The crux of comprehension is does the child understand what the passage is saying? This is also how Dr. Adler describes what he terms Elementary Reading, his term for the grammar stage of reading, in How to Read a Book. Narration, oral or written, is a natural, effortless, painless, and no-cost way to discover whether that has happened for your child or not. It is enough, therefore, in the grammar stage, to let the child meet the author through the book, and experience the joy of the story and the beauty of the poem. Comprehension can be ensured through narration. Further literature analysis is not necessary at this point.
I recommend the article Reading and Literature by the Classical Education Support Loop. This article outlines what is meant by the Good Books and how we can incorporate them into our homeschools.

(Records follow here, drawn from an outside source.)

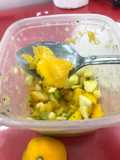 Ensalada de frutas amarillas con jugo de mandarina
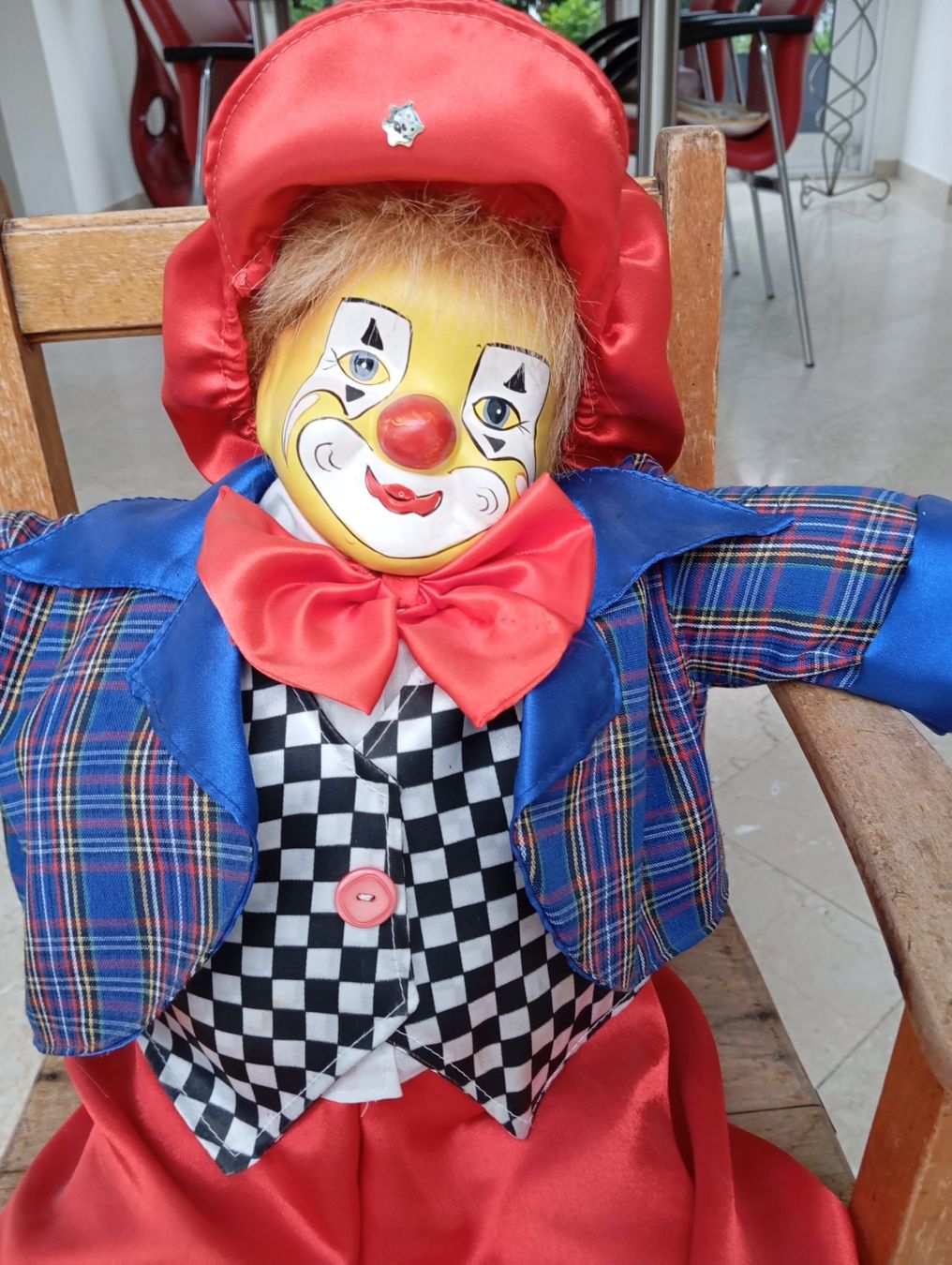 Statuette: Clown-Figur auf einem antiken Kinderstuhl – Usato da Oberägeri venduto da baerghuus 1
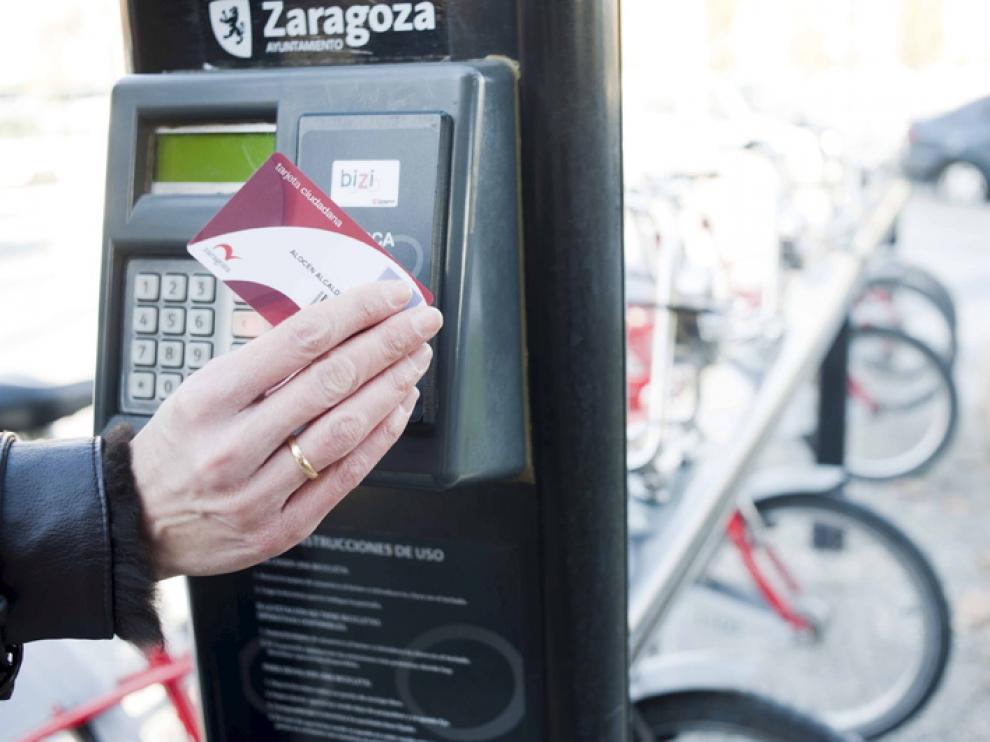 Uso de la tarjeta ciudadana en Bizi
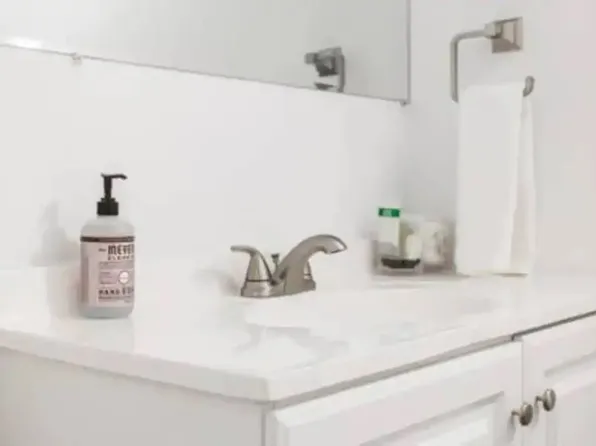 606 2nd St, Libertyville, IL 60048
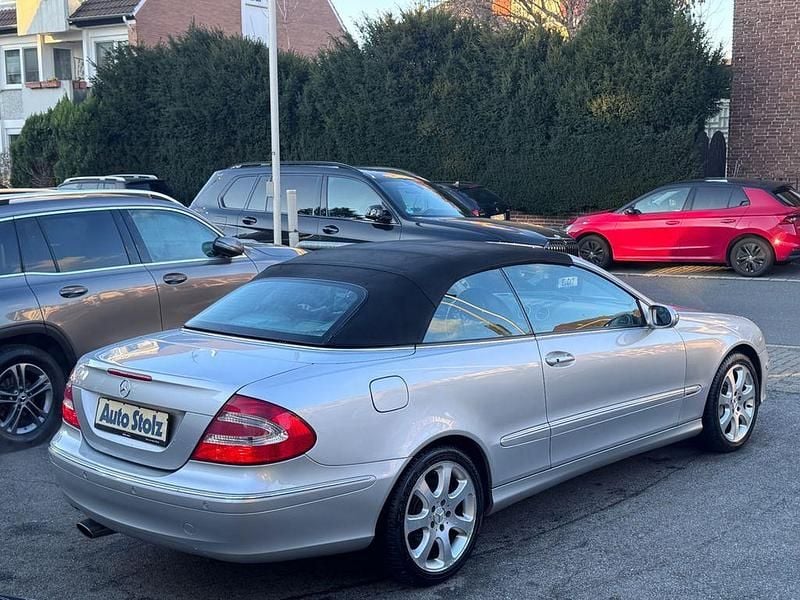 Gebraucht Mercedes CLK500 306 PS (225 kW) 2004 Silber Cabrio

They have also put together an excellent list of 1000 Good Books, divided by reading level. The Literature Curriculum for the Grammar Stage is based on books from the CE Loops 1000 Good Books List.
I include carefully chosen mythology, fairy tales, and fantasy in my childrens literature. Rather than expound why I do, I will direct your attention to a few excellent resources that have shaped my thinking in this area.
First, read a copy of Honey for a Childs Heart by Gladys Hunt. It is the best book I have ever read that really gets to the crux of the value of literature in a childs education. She also treats of the issue of fairy tales and fantasy for Christian children. I and my children owe a great debt to Mrs. Hunt!
The Reading and Literature article again at the CE Loop page expounds briefly on mythology, fairy tales and fantasy.
Thoughtfully chew over Vigen Guroians On Fairy Tales and the Moral Imagination: the Pedagogy of Story. Mr. Guroian is the author of Tending the Heart of Virtue: How Classic Stories Awaken a Childs Moral Imagination.
And lastly, Rob and Cyndy Shearer of Greenleaf Press have written an excellent article titled How to Handle Mythology, with which I agree.
I found this lovely encouragement on including poetry in the curriculum in a 90-year old grammar school reader, and I hope it benefits you as much as it did me:
I beieve that if, for one-half hour a day, a teacher were to read good poetry aloud with his pupils, not fretting them with comments, not harrying them with too frequent questions, but doing his best by voice and manner to hold their attention, and encourage them to read in their turn, pausing only at some salient beauty, or some unusual difficulty, above all giving the poetry time to sink in--I believe thoroughly he would find himself rewarded beyond all calculations. For a childs mind is a wonderful worker if we only trust it. A childs imagination is as susceptible of improvement by exercise as his judgment or memory. Can we not so persuade our schoolmasters that our children may hear this music more clearly and more constantly than we?
-A. T. Quiller-Couch, Elson Grammar School Reader Book Three, pages 9-10.
There are therefore several interrelated parts to the grammar of literature. Our first responsibility is in developing in our children a taste and appreciation for that prose and poetry that have excellence of form and expression. This can begin in babyhood and toddlerhood by hearing excellent literature and poetry read, and continues throughout the grammar stage. Next is ensuring that the child learns to read and read well. In familiarizing our children with excellent literature, we use whole books with literary power, whose value lies in the enlarging and internalizing that occurs within the heart and mind. And finally, we should be checking that the child has understood what has happened in the prose or poetry at the very basic level of the language in which the story is told; termed reading comprehension by the experts. This is the grammar of literature.